▶ _DIRECTIVE_
Rewrite the stretch from the line containing "Inspecting this image closely, what" through the end of the rows, swapping "pink flower" for "pink blossom" and keeping everything else the same. Leave the pictures out of your answer.

▶ _SUPPLIED RECORDS_

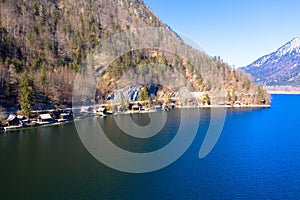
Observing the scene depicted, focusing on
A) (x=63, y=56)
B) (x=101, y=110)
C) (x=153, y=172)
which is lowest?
(x=153, y=172)

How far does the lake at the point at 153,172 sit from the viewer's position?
71.4ft

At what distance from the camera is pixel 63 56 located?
82812 millimetres

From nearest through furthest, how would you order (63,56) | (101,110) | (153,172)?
(153,172) → (101,110) → (63,56)

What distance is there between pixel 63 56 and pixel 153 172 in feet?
214

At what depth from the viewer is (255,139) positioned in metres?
40.6

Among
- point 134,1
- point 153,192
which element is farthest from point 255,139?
point 134,1

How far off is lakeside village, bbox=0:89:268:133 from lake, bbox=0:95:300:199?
19.7 feet

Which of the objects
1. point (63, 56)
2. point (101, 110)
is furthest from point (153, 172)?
point (63, 56)

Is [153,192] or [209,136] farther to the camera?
[209,136]

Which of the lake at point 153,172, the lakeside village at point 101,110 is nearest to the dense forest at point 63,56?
the lakeside village at point 101,110

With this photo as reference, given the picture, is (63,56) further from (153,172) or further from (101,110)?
(153,172)

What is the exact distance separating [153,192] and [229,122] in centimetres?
3689

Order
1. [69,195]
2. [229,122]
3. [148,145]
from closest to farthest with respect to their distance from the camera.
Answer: [69,195] → [148,145] → [229,122]

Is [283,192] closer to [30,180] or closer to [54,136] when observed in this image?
[30,180]
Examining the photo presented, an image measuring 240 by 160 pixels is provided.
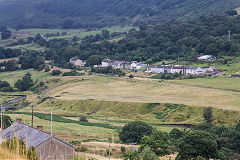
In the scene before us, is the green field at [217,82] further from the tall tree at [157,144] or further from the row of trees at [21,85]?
the row of trees at [21,85]

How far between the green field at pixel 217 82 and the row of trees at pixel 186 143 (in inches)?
900

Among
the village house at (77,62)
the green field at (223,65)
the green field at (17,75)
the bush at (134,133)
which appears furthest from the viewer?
the village house at (77,62)

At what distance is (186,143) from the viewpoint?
1098 inches

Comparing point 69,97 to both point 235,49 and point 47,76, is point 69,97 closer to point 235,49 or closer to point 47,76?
point 47,76

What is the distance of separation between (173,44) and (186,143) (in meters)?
77.4

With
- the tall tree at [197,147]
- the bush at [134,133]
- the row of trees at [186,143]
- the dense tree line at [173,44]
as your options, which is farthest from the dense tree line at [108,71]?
the tall tree at [197,147]

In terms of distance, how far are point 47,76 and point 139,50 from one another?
98.5ft

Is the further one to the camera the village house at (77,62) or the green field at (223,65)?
the village house at (77,62)

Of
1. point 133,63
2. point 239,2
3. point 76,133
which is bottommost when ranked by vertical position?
point 76,133

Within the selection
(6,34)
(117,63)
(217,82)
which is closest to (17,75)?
(117,63)

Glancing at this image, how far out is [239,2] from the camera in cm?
14650

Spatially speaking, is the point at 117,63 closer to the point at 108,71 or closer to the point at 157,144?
the point at 108,71

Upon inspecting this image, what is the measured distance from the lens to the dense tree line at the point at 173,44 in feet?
303

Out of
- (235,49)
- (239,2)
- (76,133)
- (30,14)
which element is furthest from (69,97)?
(30,14)
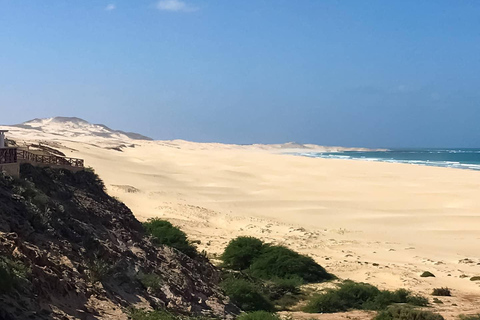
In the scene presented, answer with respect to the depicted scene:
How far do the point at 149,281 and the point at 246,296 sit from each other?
3.46 metres

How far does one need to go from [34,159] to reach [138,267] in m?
4.95

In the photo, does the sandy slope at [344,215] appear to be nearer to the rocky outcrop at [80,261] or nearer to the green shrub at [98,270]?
the rocky outcrop at [80,261]

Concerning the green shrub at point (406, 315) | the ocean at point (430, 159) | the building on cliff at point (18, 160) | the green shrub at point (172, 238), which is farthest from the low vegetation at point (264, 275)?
the ocean at point (430, 159)

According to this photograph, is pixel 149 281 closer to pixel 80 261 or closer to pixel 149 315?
pixel 80 261

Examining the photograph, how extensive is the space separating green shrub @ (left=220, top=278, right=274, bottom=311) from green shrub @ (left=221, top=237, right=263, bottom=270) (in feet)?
14.6

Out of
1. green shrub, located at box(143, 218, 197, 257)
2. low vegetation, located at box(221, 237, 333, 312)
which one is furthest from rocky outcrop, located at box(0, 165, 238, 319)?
green shrub, located at box(143, 218, 197, 257)

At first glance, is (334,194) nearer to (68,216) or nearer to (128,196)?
(128,196)

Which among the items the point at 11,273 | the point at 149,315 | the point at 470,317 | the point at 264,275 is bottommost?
the point at 264,275

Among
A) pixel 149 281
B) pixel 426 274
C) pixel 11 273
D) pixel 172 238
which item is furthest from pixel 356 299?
pixel 11 273

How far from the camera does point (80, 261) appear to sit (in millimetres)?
10133

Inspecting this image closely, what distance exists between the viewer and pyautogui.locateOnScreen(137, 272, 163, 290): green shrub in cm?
1086

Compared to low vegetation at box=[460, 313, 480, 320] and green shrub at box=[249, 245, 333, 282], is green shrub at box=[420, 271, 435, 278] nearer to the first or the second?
green shrub at box=[249, 245, 333, 282]

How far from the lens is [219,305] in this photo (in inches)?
488

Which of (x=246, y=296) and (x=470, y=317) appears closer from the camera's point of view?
(x=470, y=317)
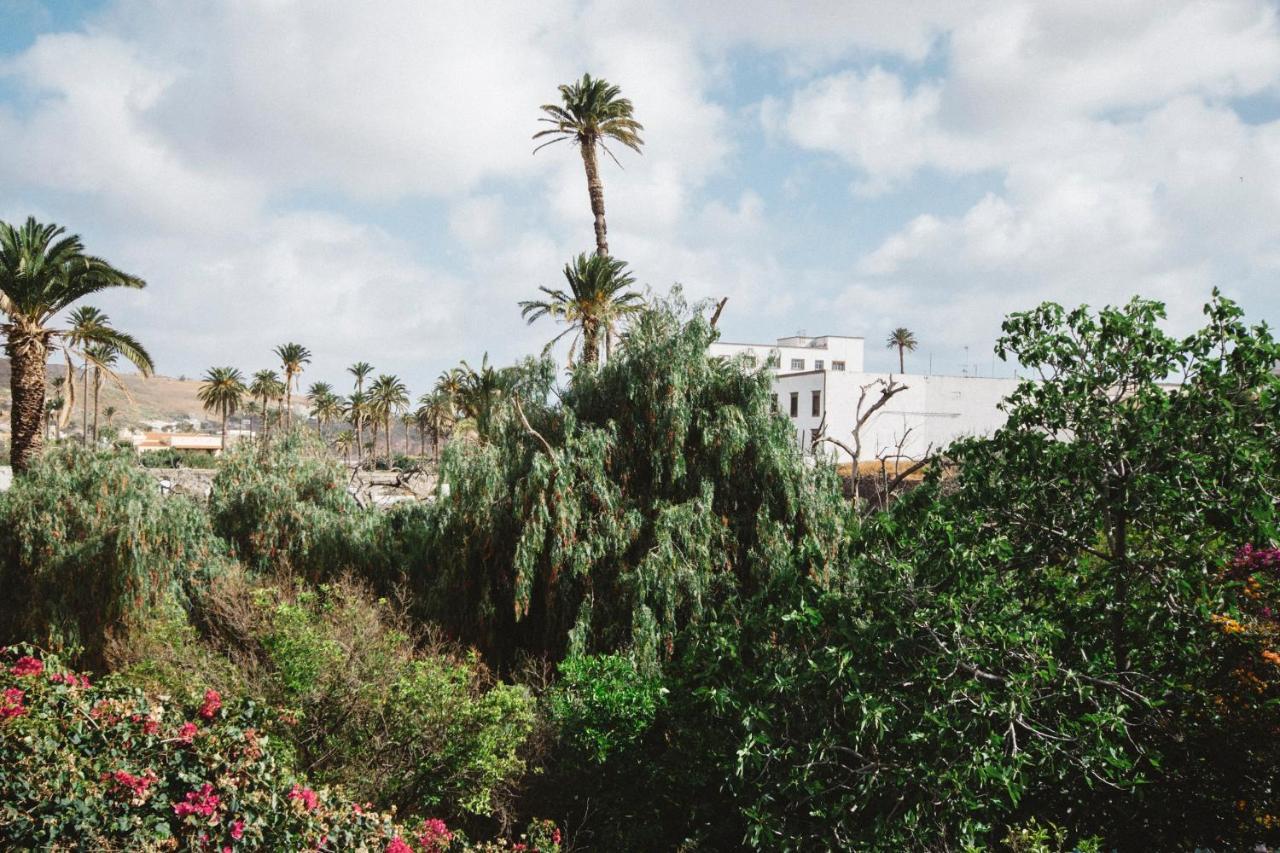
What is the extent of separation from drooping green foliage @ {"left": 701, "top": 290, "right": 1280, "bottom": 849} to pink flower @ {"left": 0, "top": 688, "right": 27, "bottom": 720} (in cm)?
556

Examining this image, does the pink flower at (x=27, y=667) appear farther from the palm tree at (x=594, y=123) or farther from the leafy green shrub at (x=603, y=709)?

▶ _OUTPUT FOR THIS EXERCISE_
Inspecting this image closely, what distance exists between the viewer and pyautogui.locateOnScreen(137, 272, 163, 290): green shrub in cm?
1086

Compared to low vegetation at box=[460, 313, 480, 320] and green shrub at box=[249, 245, 333, 282], is green shrub at box=[420, 271, 435, 278] nearer to the first or the second?
green shrub at box=[249, 245, 333, 282]

How far from the lens is [219,305] in this photo (in inches)?
488

Which of (x=246, y=296) and (x=470, y=317) appears closer from the camera's point of view?
(x=470, y=317)
What is the extent of separation from drooping green foliage @ {"left": 701, "top": 290, "right": 1280, "bottom": 849} to pink blossom @ {"left": 0, "top": 688, "right": 27, "bottom": 720} (in cm)?
556

Examining this image, does the pink blossom at (x=27, y=667) appear farther from the palm tree at (x=594, y=123) or farther from the leafy green shrub at (x=603, y=709)?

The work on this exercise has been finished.